-- start of TEXT SHOWN --
Thursday, June 25, 2009
In my search for the perfect car to replace my current one, I have stated that I am in no hurry: mine is pretty fuel efficient, relatively low-mileage and has been a great car to own and drive. Above is a picture of the Tesla S, an all-electric car that should be available when mine is ready for replacement and can go up to 300 miles on a single charge. Now we are talking my language!
Anyway, the idea that I would hasten to trade-in my current car raises some interesting general equilibrium issues as I have mentioned: what does this do to the used car market, the volume of new car production, etc.
The new 'Cash for Clunkers' bill is a good vehicle to use to discuss these issues. In it, if you have a relatively low mileage car (18 mpg or less) no older than a 1984 model, you can get a voucher worth up to $4,500 for trading-in that car and buying one with significantly higher mileage. But will this lower fuel consumption and emissions? It is not clear. First, with all of these traded-in high mileage cars on the used car market we can expect the price to be pushed down significantly which will increase quantity demanded even with the high mileage. So people will buy these cars that might not have bought at car at all or who would have bought a higher mileage car. Second, this may lower the threshold for scrapping cars and increase the production of new cars which is pretty energy intensive one imagines. So will the net effect be a reduction in carbon emissions? I am doubtful.
Wednesday, June 24, 2009
Two soccer stories pop up at the same time making for one efficient blog post. And I know you all turn to the Oregon Economics Blog for your soccer news...
The USA soccer team defeated world number one Spain 2 to 0 in South Africa today in the FIFA Confederations Cup. Spain is far and away more talented top to bottom, but soccer is the ultimate team game and the USA just plain wanted it more. Bravo. They will now likely face Brazil on Sunday as Brazil play South Africa tomorrow. But after today, don't count South Africa out, especially as they are playing at home.
-- end of TEXT SHOWN --
Please repeat the part of the blog excerpt between "Anyway, the idea" and "car production, etc.", inclusive, word for word. The data after the blog excerpt is separate material and has no connection to it.
-- start of MATERIAL --
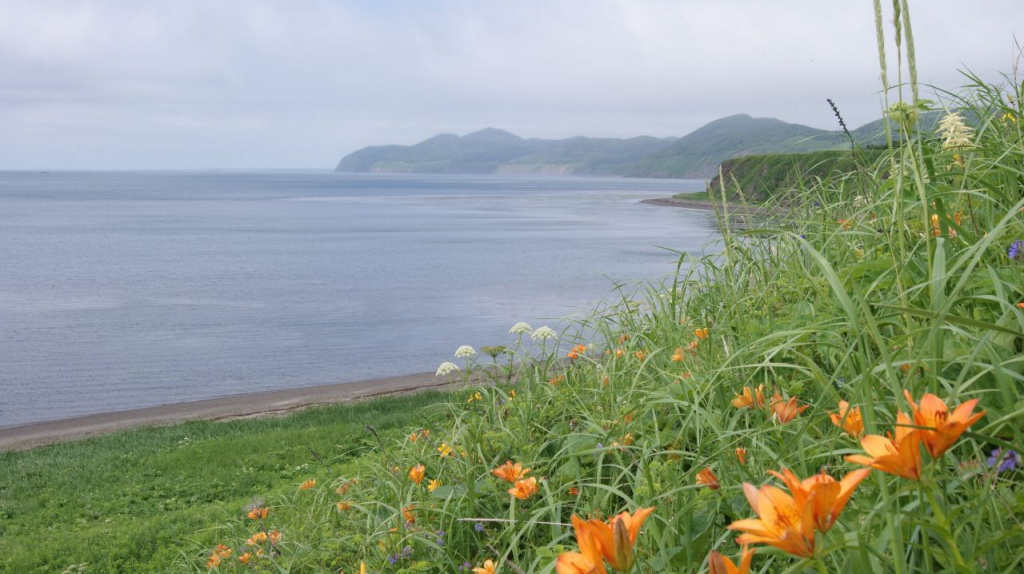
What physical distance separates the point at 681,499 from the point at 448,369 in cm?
-- end of MATERIAL --
### [RESULT OF THIS EXERCISE]
Anyway, the idea that I would hasten to trade-in my current car raises some interesting general equilibrium issues as I have mentioned: what does this do to the used car market, the volume of new car production, etc.